見ていてください伝説の勇者クラウンさん。あなたの果たすことのできなかった悲願、2代目勇者となったこの俺が果たして見せます…………あの日あなたの墓から引っこ抜いたこの勇者の剣で!!!!!
…………ん?なんだ?ラスボスの様子がおかしい……なんだか体の形が変わって………………。
ハッッ!まさかこれは大図書館で読んだあの封印の書に記されていたラスボスの形態変化!?
ぐおおおおお!息だけで吹き飛ばされそうだ!なんて大きさだ!今までのラスボスとはまるで違う魔物のようだ!
(ほんとなんじゃ……!ワシが見たボスは大きなツノに血走った眼、悪魔のような翼、そしてこの世のものとは思えないほど巨大で……あれがボスの本当の姿だったんじゃ!みんな信じてくれ!)
なんてことだ……いつも村のみんなに笑われていた変わり者のゲン爺さんはずっと本当のことを言っていたんだ……ゲン爺さんはあの嵐の夜にこのラスボスの姿を見たんだ…………。
『ラスボスの攻撃!』
ぐわああああああああ!
はぁ………はぁ……ヤバイ……一撃でこれほどとは………………クソ……薬草が切れてる……あの時ちゃんと城下町の道具屋の店主のおっちゃんの言う通り薬草持てるだけ持っとくんだった……。
あぁ……なにこれ走馬灯……?ゲームの中で死にかけても走馬灯見るの……?
あれは愛馬のエリザベスと初めて出会った時か……ハハッ、あいつほんと最初はじゃじゃ馬だったなあ……。
海底に沈む幽霊船で宝を見つけて大儲けした時…………そのお金をナイトベガのカジノで全部スッて破産した時…………ずっと味方だと思っていた伯爵が裏で糸引いていた黒幕だった時…………。
あっ、これ地獄巡りした時食べた温泉たまごだ。美味しかったなあれ今度行った時また買おう。
そういえば俺結構堅実に旅してきたから命の危機って初めてだな……これ死んだらどうなるんだろ?

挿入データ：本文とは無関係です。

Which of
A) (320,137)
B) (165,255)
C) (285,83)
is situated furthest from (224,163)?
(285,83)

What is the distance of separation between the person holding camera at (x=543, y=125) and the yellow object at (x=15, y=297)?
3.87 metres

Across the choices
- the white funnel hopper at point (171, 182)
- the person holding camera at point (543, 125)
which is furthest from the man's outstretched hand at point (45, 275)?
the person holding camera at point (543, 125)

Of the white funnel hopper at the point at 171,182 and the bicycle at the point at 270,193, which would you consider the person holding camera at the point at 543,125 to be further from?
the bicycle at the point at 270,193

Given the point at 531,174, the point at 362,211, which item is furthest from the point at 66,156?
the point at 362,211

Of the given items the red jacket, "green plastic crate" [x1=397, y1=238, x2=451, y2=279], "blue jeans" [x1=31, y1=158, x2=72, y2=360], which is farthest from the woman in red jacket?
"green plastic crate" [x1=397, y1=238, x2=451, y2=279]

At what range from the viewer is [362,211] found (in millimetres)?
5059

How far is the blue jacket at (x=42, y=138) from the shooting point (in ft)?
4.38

ボス部屋の前で一回セーブしてるからやっぱそこからかな?
「カイト!HPが切れそうだね!」
おおその声は14代目お助け精霊ルシカじゃないか。
そうなんだよ。これ死んだらどうなんの?
「この世界で死んだ場合はもちろん生き返るよ!ただレベル1ではじまりの村からになるから気をつけてね!」
えっ、ちょっ、おまっ…………はああああああ!?ふざけんなよここまで来るのどんだけ大変だったと思ってんだ!俺は現実のやらなきゃいけないこと色々後回しにしてこっち全振りしてきてんだよ!!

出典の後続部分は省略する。